━━━ AANGELEVERDE TEKST ━━━

Dordrecht

Leerpark


Een binnenstedelijk milieu

In het stedenbouwkundige plan voor het Leerpark in Dordrecht, gemaakt in het kader van een Europese selectie voor ontwikkelaars, zijn onderwijs (een aantal grote ROC- en vmbo-scholen), werk en wonen gecombineerd.

In het ontwerp voor dit gebied, gelegen aan de rand van de stad, zijn ‘binnenstedelijke’ strategieën toegepast: een maximale menging van functies, helder gedefinieerde openbare ruimtes en zo veel mogelijk voordeuren aan de straat. Terwijl scholen meestal als geïsoleerde, monofunctionele volumes vrij in het groen worden gezet, is er hier naar gestreefd om ze juist te integreren in een stedenbouwkundig patroon en ze te vermengen met andere functies. De scholen zijn gesitueerd langs de straten en rond het centrale plein, waar ook de winkels, woningen en kantoren liggen.


Menselijke maat

De schaalvergroting in het onderwijs heeft geleid tot anonieme scholen met duizenden leerlingen, waar een gebrek is aan sociale controle. In het plan voor Leerpark is geprobeerd dit te voorkomen door de grootschalige schoolgebouwen op te delen in kleinere eenheden met eigen ingangen. Het centrale plein, waar ook woongebouwen en bedrijfsgebouwen omheen liggen, is tevens het schoolplein. Door weer bewuster contact te leggen tussen de scholen en het openbare gebied zal ook de sociale veiligheid toenemen.



Leefhuis en Werkhuis

Binnen het stedenbouwkundig plan neemt het ontwerp van het ROC Da Vinci College een prominente plaats in. In het ontwerp is afscheid genomen van het traditionele grootschalige schoolconcept. De introductie van begrippen als ‘leefhuis’ en ‘werkhuis’ zorgt voor een kleine maat en geeft de school veel meer intimiteit. Het nieuwe Da Vinci college is geen anoniem gebouw met één voordeur.

━━━

Haal de tekst over het Leerpark in Dordrecht helemaal en ongewijzigd van de pagina. De lijst heb je hier niet nodig.

━━━ GEGEVEN LIJST ━━━

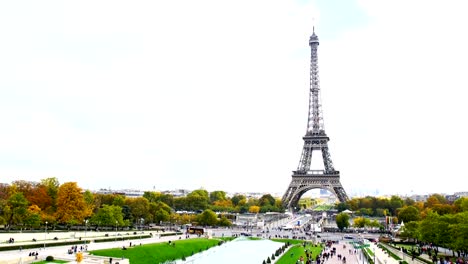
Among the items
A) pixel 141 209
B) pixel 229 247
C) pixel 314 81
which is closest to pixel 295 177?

━━━

• **UITWERKING**
Dordrecht

Leerpark


Een binnenstedelijk milieu

In het stedenbouwkundige plan voor het Leerpark in Dordrecht, gemaakt in het kader van een Europese selectie voor ontwikkelaars, zijn onderwijs (een aantal grote ROC- en vmbo-scholen), werk en wonen gecombineerd.

In het ontwerp voor dit gebied, gelegen aan de rand van de stad, zijn ‘binnenstedelijke’ strategieën toegepast: een maximale menging van functies, helder gedefinieerde openbare ruimtes en zo veel mogelijk voordeuren aan de straat. Terwijl scholen meestal als geïsoleerde, monofunctionele volumes vrij in het groen worden gezet, is er hier naar gestreefd om ze juist te integreren in een stedenbouwkundig patroon en ze te vermengen met andere functies. De scholen zijn gesitueerd langs de straten en rond het centrale plein, waar ook de winkels, woningen en kantoren liggen.


Menselijke maat

De schaalvergroting in het onderwijs heeft geleid tot anonieme scholen met duizenden leerlingen, waar een gebrek is aan sociale controle. In het plan voor Leerpark is geprobeerd dit te voorkomen door de grootschalige schoolgebouwen op te delen in kleinere eenheden met eigen ingangen. Het centrale plein, waar ook woongebouwen en bedrijfsgebouwen omheen liggen, is tevens het schoolplein. Door weer bewuster contact te leggen tussen de scholen en het openbare gebied zal ook de sociale veiligheid toenemen.



Leefhuis en Werkhuis

Binnen het stedenbouwkundig plan neemt het ontwerp van het ROC Da Vinci College een prominente plaats in. In het ontwerp is afscheid genomen van het traditionele grootschalige schoolconcept. De introductie van begrippen als ‘leefhuis’ en ‘werkhuis’ zorgt voor een kleine maat en geeft de school veel meer intimiteit. Het nieuwe Da Vinci college is geen anoniem gebouw met één voordeur.